The initiative includes the renaming of nine U.S. Army outposts, including Fort Bragg in North Carolina to Fort Liberty, Fort Hood in Texas to Fort Cavazos, and Fort Benning in Georgia to Fort Moore, among others.
Fort Polk was originally named for Confederate leader Lt. Gen. Leonidas Polk. The new Fort Johnson is named after Sgt. Henry Johnson of the U.S. Army.
The name change to Fort Johnson honors a Black Medal of Honor recipient who served in the all-Black 369th U.S. Infantry Regiment during World War I.
“By the time what a reporter called ‘The Battle of Henry Johnson’ was over, Johnson had been wounded 21 times and had become the first American hero of World War I,” the U.S. Department of Defense said.
“Sgt. William Henry Johnson embodied the warrior spirit, and we are deeply honored to bear his name at the Home of Heroes,” according to the news release, Brig. Gen. David W. Gardner, commanding general of the Joint Readiness Training Center and Fort Polk said.
From 1918 to 1919, he served on the western fringe of the Argonne Forest in France’s Champagne region, and he was one of the first Americans to receive France’s highest decoration for heroism, the French Croix de Guerre avec Palme.
Former President Theodore Roosevelt named Johnson one of the five bravest Americans to serve in World War I, according to the U.S. Department of Defense.

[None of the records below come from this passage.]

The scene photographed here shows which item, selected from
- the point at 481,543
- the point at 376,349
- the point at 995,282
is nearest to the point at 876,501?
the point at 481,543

Johnson, born in Winston Salem, N.C., in 1892, he relocated to Albany, N.Y., as a young man and worked as a driver, soda mixer, worker, and train station porter, was posthumously awarded the Purple Heart in 1996, the Distinguished Service Cross in 2003, and the Medal of Honor in 2015.
Johnson, who stood 5’4″ and weighed 130 pounds, enrolled in the Army in June 1917, just two months after the United States entered WWI, NPR reported
He was assigned to the 15th New York (Colored) Infantry Regiment, an all-Black New York National Guard regiment. It was federalized, dubbed the 369th Infantry Regiment (the Harlem Hellfighters), and sent to Europe.
The campaign to rename Army bases does not end with Fort Johnson; more names are expected to be changed as part of the renaming campaign, including Fort Gordon in Georgia, which will be renamed Fort Eisenhower in honor of Army General Dwight D. Eisenhower, and Fort A.P. Hill in Virginia, which will be renamed Dr. Mary Edwards Walker.